▶ Short exercise 1: In the extract on Nordic foreign investment controls, which Nordic country did not regularly update its investment regulations between 1950 and 1985?

▶ Extract:
Over the period of 1950–1985, both inward foreign investment and the reach of Nordic FDI controls grew. Nordic FDI controls also diversified considerably. Except for Denmark, the Nordic countries regularly updated their investment regulations, often adding to their objectives. Resource nationalism mostly gave way to motives based on national competitiveness and labour policy, thinking that was described by Milton Friedman as ‘we are all Keynesians now’. Norway and Sweden, especially, shifted the regulatory focus from the protection of natural resources to innovation and industrial policy. The primary source of FDI risk also changed, as multinational companies were perceived to potentially engage in asset stripping. Besides generalised Keynesian thinking, a driver was the perceived risk of domination by multinational firms, usually of US origin, as foreign investors, which was a widely shared European concern at the time [1, 21, 81].

Norway again led the way with stringent performance obligations and obligatory technology transfer from foreign to Norwegian companies as uses of the concession system diversified from the protection of natural resources to industrial policy [1, 44, 49]. The perception of investment risk shifted from foreign exploitation of natural resources to managing extraction of rents from multinational investors. Isolated calls for liberalisation of the FDI regime were thwarted, [50], and new regulation introduced [51].

▶ Records for this task:
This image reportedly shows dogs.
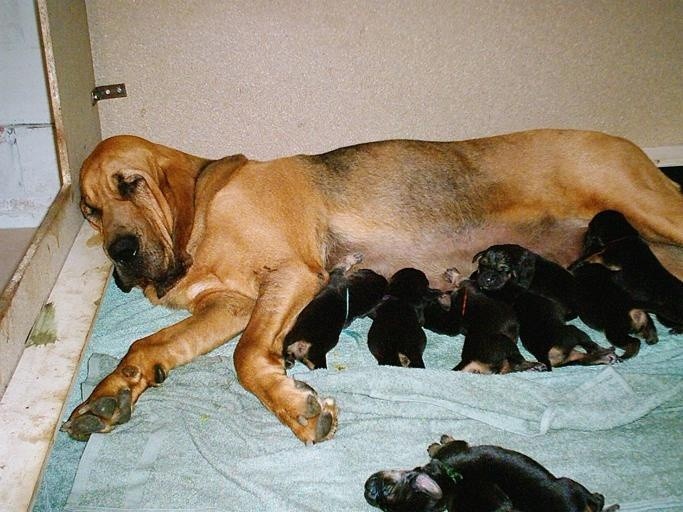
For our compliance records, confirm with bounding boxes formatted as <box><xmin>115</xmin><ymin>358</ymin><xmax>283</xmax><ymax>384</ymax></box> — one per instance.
<box><xmin>367</xmin><ymin>267</ymin><xmax>442</xmax><ymax>370</ymax></box>
<box><xmin>573</xmin><ymin>262</ymin><xmax>660</xmax><ymax>361</ymax></box>
<box><xmin>58</xmin><ymin>127</ymin><xmax>683</xmax><ymax>446</ymax></box>
<box><xmin>364</xmin><ymin>434</ymin><xmax>620</xmax><ymax>512</ymax></box>
<box><xmin>582</xmin><ymin>208</ymin><xmax>683</xmax><ymax>335</ymax></box>
<box><xmin>282</xmin><ymin>268</ymin><xmax>389</xmax><ymax>371</ymax></box>
<box><xmin>472</xmin><ymin>244</ymin><xmax>583</xmax><ymax>321</ymax></box>
<box><xmin>417</xmin><ymin>268</ymin><xmax>624</xmax><ymax>375</ymax></box>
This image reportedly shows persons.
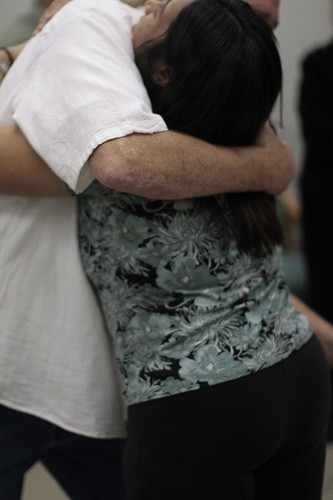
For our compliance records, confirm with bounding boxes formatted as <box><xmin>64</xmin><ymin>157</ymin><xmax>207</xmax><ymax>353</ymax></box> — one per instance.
<box><xmin>1</xmin><ymin>0</ymin><xmax>332</xmax><ymax>499</ymax></box>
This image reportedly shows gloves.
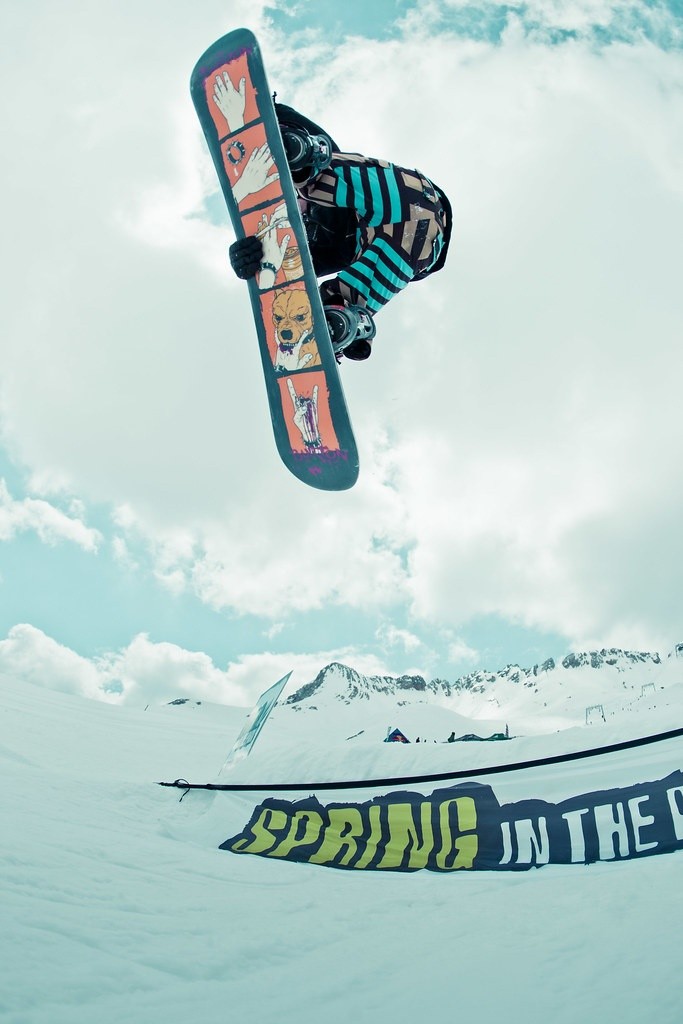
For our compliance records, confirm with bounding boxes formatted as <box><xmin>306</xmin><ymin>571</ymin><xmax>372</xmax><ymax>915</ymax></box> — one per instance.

▶ Short exercise 2: Retype the listing from the line holding "This image reportedly shows gloves." through the end of the listing, both included, word for word. Leave the pictures out.

▶ Final result 1: Denmark

▶ Final result 2:
This image reportedly shows gloves.
For our compliance records, confirm with bounding boxes formatted as <box><xmin>306</xmin><ymin>571</ymin><xmax>372</xmax><ymax>915</ymax></box> — one per instance.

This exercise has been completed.